We have developed an integrated framework of iterative revision integrated with knowledge acquisition and learning for optimization in ill-structured domains, and implemented it in the CABINS system. The ill-structuredness of both the solution space and the desired objectives make many optimization problems difficult to formalize and costly to solve. In such domains, neither the system nor the human expert possess causal domain knowledge that can be used to guide solution optimization. Current optimization technology requires explicit formulation of a single global optimization criterion to control heuristic search for the optimal solution. Often, however, a user's optimization criteria are subjective, situation dependent, and cannot be expressed in terms of a single global optimization function.
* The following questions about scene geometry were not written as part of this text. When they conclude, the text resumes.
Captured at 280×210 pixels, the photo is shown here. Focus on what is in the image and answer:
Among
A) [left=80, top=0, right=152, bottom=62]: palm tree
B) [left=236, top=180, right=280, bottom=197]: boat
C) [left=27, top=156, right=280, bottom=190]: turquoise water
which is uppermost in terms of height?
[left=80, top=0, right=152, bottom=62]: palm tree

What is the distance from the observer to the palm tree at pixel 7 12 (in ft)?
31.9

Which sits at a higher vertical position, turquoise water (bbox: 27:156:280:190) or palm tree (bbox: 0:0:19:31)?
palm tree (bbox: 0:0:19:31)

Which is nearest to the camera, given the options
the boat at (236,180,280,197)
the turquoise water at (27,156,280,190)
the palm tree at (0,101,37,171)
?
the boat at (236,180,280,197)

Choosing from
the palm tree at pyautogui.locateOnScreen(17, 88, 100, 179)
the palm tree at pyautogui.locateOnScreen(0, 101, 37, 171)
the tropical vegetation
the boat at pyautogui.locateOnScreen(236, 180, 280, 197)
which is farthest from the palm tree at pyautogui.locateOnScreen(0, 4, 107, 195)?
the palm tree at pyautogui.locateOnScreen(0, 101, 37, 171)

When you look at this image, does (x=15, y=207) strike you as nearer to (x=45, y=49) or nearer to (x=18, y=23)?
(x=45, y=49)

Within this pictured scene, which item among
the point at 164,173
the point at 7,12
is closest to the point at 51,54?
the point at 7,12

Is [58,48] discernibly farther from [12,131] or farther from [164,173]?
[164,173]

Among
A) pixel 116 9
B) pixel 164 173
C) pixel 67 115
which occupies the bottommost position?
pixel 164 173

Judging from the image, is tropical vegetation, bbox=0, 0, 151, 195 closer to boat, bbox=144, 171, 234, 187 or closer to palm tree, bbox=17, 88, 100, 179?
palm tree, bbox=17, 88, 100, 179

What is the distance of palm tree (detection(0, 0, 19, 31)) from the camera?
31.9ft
In CABINS, situation-dependent user's preferences that guide solution revision are captured in cases along with contextual information. During iterative revision of a solution, cases are exploited for multiple purposes, such as revision action selection, revision result evaluation and recovery from revision failures. Our approach was tested in the domain of job shop scheduling. Extensive experimentation on a benchmark suite of job shop scheduling problems has shown that CABINS
- is capable of acquiring user optimization preferences and tradeoffs,
- can improve its own competence through knowledge refinement,
- is a flexible schedule optimization methodology that produces high quality schedules in both predictive schedule generation and reactive schedule management in response to unexpected events during schedule execution.